Anyone already vested and with opportunities is already gone, going or spending all day on LinkedIN.com. The talent are running flat out straight into the windows, so afraid are they of being caught on the stairs when the Boy Fuhrer from Duncan Hines and his bug-eyed, goose-stepping minions arrive.
Yahoo! was well past its prime. You can tell when a business has really outlived its value and usefulness when it is either bought by MSFT or it is sued by the DoJ for monopolistic business practices.

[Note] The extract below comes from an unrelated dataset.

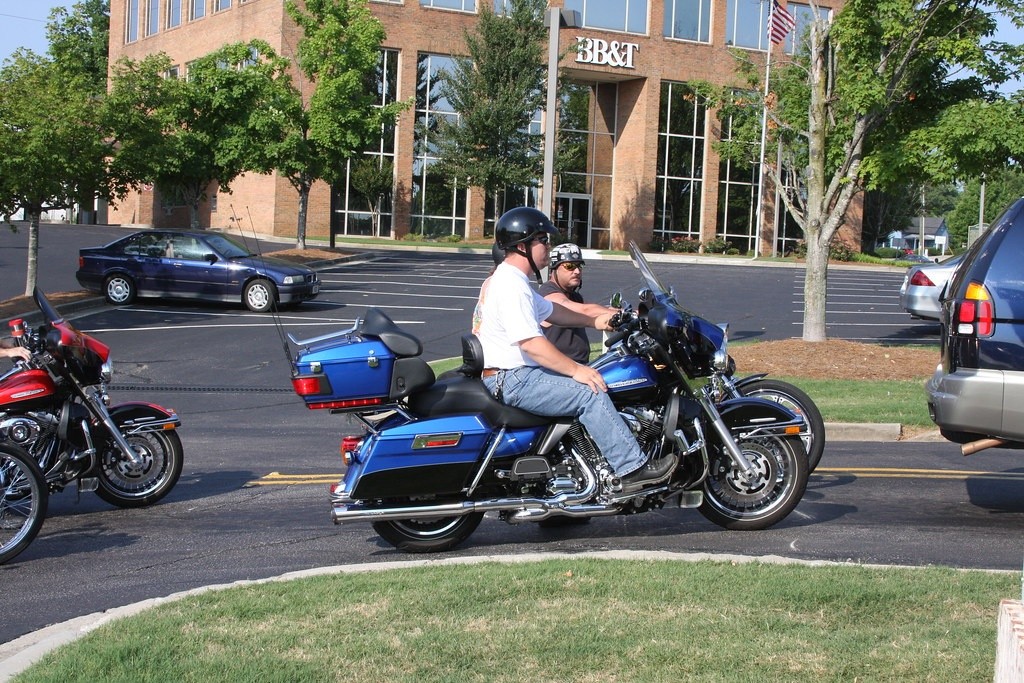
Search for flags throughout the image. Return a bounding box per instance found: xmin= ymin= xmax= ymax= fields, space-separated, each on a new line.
xmin=767 ymin=0 xmax=795 ymax=46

So let it go and start the next big thing.
Here's all that you will miss when you make that tired website nice and small in your rearview:
The Boy Fuhrer from Duncan Hines bellowing in tired 1990s MBA-speak and completely irrelevant sports metaphors.
A virtually empty building retaining a few guys on H1 Visas and no place to go, incompetent managers with no place to, employees with terminal diseases with no place to go without losing their medical coverage and the weird guys like Dwight from "The Office" shouting "Hail! Hail! Hail, to our new Microsoft Overlords!"
A really bad replay of the engineering scene from "The Hunt from Red October" when the Americans take over the Russian submarine and have to figure out how to run the alien technology. One big difference: the American engineers were competent. BSD will baffle the MSFT crew and make them cry.
Abject failure. MSFT has one trick: corner the boot loader through black-box contract. Without a monopoly enforced by some enduring legal mechanism, MSFT is completely helpless. MS-Yahoo! will be the Zune of Web portals.
Jerry, take the money. You don't want to have to watch this.